--- EXTRACTED TEXT ---
Question: I start with a number line from 0 to 1, and then I remove the middle third. Then I take each of my remaining pieces (the segment from 0 to 1/3 and the segment from 2/3 to 1) and remove their middle thirds. Now I have four segments (from 0 to 1/9, 2/9 to 1/3, 2/3 to 7/9, and 8/9 to 1) and remove their middle thirds. I do this over and over again, infinitely many times.
The points I’m left with are collectively known as the Cantor set. The Cantor set is not empty; in fact, it contains infinitely many points on the number line, such as 0, 1, 1/3, and even 1/4.
It’s possible to pick a random point in the Cantor set in the following way: Start with the entire number line from 0 to 1. Then, every time you remove a middle third, you give yourself a 50 percent chance of being on the left remaining third and a 50 percent chance of being on the right remaining third. Then, when you remove the middle third of that segment, you again give yourself a 50 percent chance of being on the left vs. the right, and so on.
Suppose I independently pick two random points in the Cantor set. On average, how far apart can I expect them to be?
Extra credit: Suppose I independently pick three random points in the Cantor set. Each point has some value between 0 and 1.
What is the probability that these three values can be the side lengths of a triangle?

--- DATA SHOWN ---
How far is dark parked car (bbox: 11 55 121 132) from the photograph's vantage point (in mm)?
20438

--- AIM OF THE EXERCISE ---
Print the part of the Cantor set puzzle that opens with the words containing "The points I’m" and closes with "them to be?". Rely only on the Cantor set puzzle and leave the lines aside.

--- OUTPUT OF THE EXERCISE ---
The points I’m left with are collectively known as the Cantor set. The Cantor set is not empty; in fact, it contains infinitely many points on the number line, such as 0, 1, 1/3, and even 1/4.
It’s possible to pick a random point in the Cantor set in the following way: Start with the entire number line from 0 to 1. Then, every time you remove a middle third, you give yourself a 50 percent chance of being on the left remaining third and a 50 percent chance of being on the right remaining third. Then, when you remove the middle third of that segment, you again give yourself a 50 percent chance of being on the left vs. the right, and so on.
Suppose I independently pick two random points in the Cantor set. On average, how far apart can I expect them to be?